### Problem requirements
Scan the material below for "United", then return each line that contains it.

### Material for the task

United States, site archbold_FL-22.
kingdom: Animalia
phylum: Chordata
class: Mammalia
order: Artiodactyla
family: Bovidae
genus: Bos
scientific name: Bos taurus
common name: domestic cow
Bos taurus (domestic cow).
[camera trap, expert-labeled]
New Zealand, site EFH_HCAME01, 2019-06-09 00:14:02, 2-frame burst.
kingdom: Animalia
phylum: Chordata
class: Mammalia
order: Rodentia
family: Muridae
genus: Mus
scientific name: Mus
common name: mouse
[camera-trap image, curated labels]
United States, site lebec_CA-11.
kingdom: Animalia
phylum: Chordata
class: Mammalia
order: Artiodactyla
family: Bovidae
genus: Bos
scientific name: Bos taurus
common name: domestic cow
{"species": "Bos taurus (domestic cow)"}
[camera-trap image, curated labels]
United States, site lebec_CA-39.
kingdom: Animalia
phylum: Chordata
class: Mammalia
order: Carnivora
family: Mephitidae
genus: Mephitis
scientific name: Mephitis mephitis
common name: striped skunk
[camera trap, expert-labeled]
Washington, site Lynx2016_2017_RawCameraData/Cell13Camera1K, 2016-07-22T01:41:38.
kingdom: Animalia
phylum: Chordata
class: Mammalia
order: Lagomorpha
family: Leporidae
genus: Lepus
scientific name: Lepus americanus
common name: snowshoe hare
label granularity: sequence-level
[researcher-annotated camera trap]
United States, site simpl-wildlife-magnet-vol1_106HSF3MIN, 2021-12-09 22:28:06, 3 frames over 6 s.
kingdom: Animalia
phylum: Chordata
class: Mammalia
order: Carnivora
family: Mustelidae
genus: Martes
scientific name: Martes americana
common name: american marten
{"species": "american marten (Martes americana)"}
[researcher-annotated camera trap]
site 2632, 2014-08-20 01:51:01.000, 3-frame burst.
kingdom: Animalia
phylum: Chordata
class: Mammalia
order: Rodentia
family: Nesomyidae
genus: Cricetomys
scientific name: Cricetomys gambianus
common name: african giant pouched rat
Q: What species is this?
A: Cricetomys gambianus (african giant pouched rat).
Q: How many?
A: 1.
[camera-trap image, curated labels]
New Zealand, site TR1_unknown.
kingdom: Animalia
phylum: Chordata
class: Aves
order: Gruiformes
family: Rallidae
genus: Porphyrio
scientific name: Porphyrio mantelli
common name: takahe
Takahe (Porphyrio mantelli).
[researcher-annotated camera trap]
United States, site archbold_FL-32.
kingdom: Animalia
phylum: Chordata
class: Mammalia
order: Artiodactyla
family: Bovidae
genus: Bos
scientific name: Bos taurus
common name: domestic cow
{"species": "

### Written response
United States, site archbold_FL-22.
United States, site lebec_CA-11.
United States, site lebec_CA-39.
United States, site simpl-wildlife-magnet-vol1_106HSF3MIN, 2021-12-09 22:28:06, 3 frames over 6 s.
United States, site archbold_FL-32.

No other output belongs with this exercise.